I kept my jaw still. “Yes. I understand.”

She clocked my resistance. Her expression didn’t change, but something hardened in the green of her eyes, gemstone turning to weapon.

She dipped her fingers into a shallow bowl of water beside her and said, almost idly, “I do find it a wonder that the two of you escaped in such a short time. Obviously, magic was involved.” Her gaze drifted up Dorian’s arms to his throat, to his face. “A great deal of it.”

“We did what we had to,” Dorian said.

“And what,” Rhiannon said, her voice silk, “was the human’s participation?”
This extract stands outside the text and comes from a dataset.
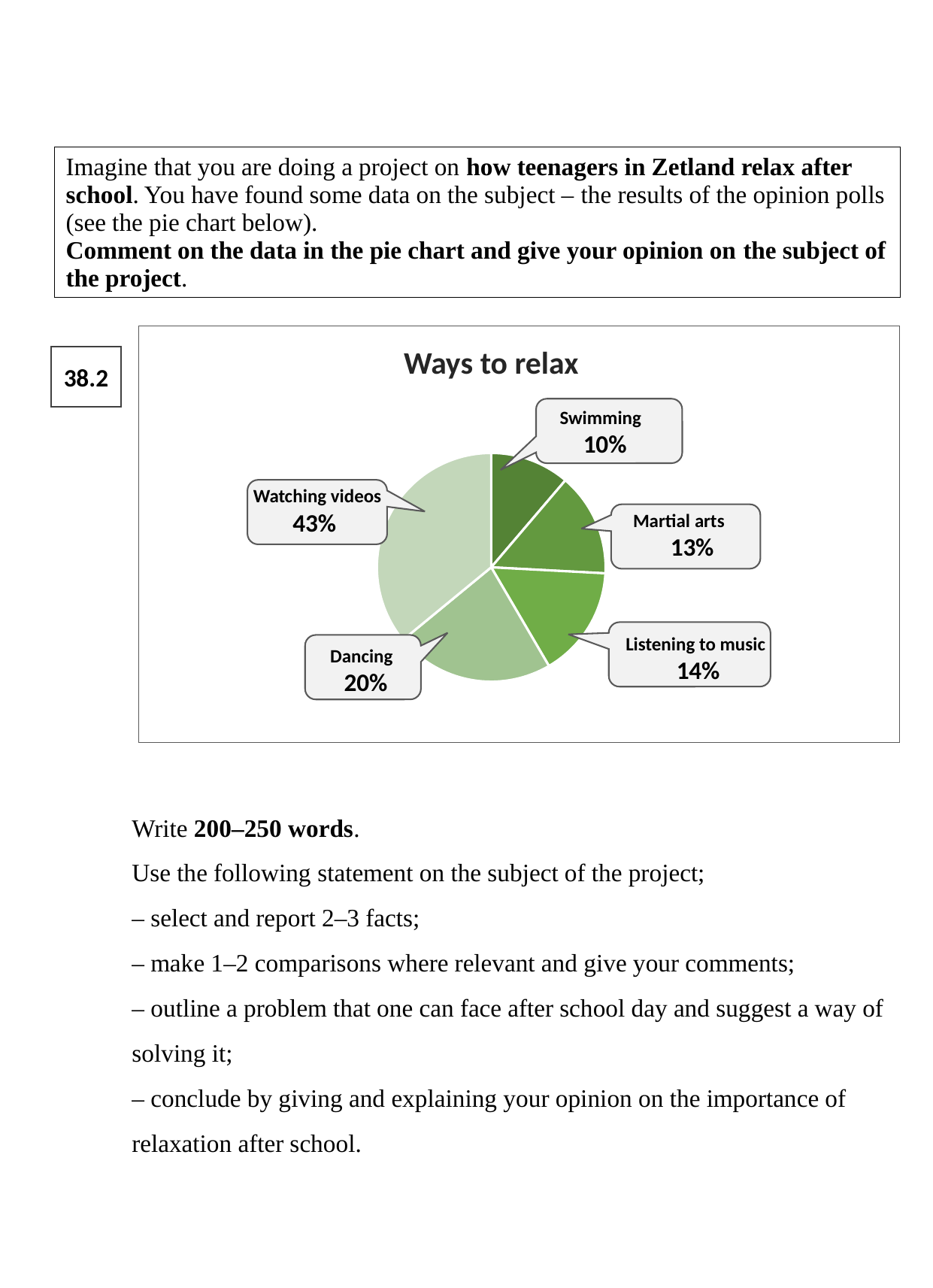
What share of the pie chart is Martial arts? 13% How many categories are shown in the pie chart? 5 What is the title of the chart? Ways to relax What kind of chart is shown on the slide? Pie chart What is the difference between the shares for Watching videos and Dancing? 23% What is the difference between the shares for Listening to music and Swimming? 4% Which way to relax has the largest share in the pie chart? Watching videos What is the value for Swimming in the pie chart? 10% What percentage of teenagers relax by watching videos? 43% What is the combined share of Swimming and Martial arts? 23% Which way to relax has the smallest share in the pie chart? Swimming Which is larger, the share for Dancing or the share for Listening to music? Dancing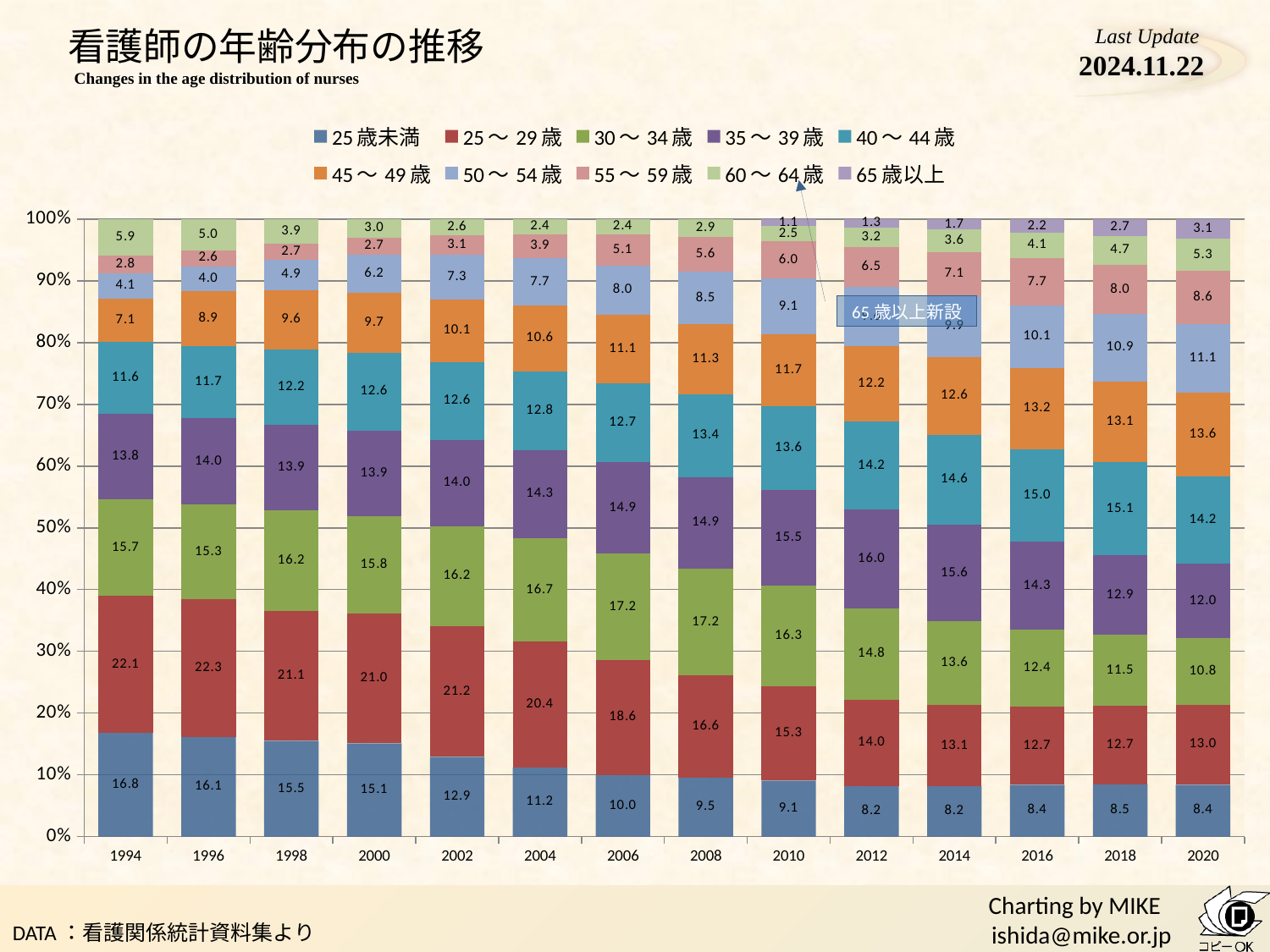
Does the 45～49歳 share generally rise or fall from 1994 to 2020? Rise What is the value for 25～29歳 in 2004? 20.4 What is the value for 25歳未満 in 1994? 16.8 In which year is the 25歳未満 share highest? 1994 Which is larger in 2010: the value for 35～39歳 or the value for 30～34歳? 30～34歳 How many series does the legend list? 10 What is the value for 45～49歳 in 2016? 13.2 How many years are shown along the x axis? 14 What is the difference between the 25～29歳 values in 1994 and 2020? 9.1 In which year is the 55～59歳 share lowest? 1996 What is the value for 65歳以上 in 2020? 3.1 What kind of chart is shown on the slide? Stacked bar chart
She was asking how heavy I’d been to carry. How onerous it had been to pull me through the maze to safety. And she wasn’t even asking me directly. We’d survived, which no one had expected. And now Dorian would either fling dung on me or give me that uncomfortable acknowledgment he’d offered while bedbound.

“She was fine,” Dorian said.

That was the only answer I hadn’t expected.

Rhiannon’s eyebrows rose. “Fine?”

“She followed my lead when necessary. She ran well when she had to.”

I eyed Dorian in profile.He’s close-lipped.There was none of the acknowledgment, the awe I’d heard in his voice that day when I came to his bedside. Why, I didn’t know. But in the short time I’d known him, I had observed one thing for certain: he never spoke freely in front of Rhiannon. He treated her like a sculpture one should never touch.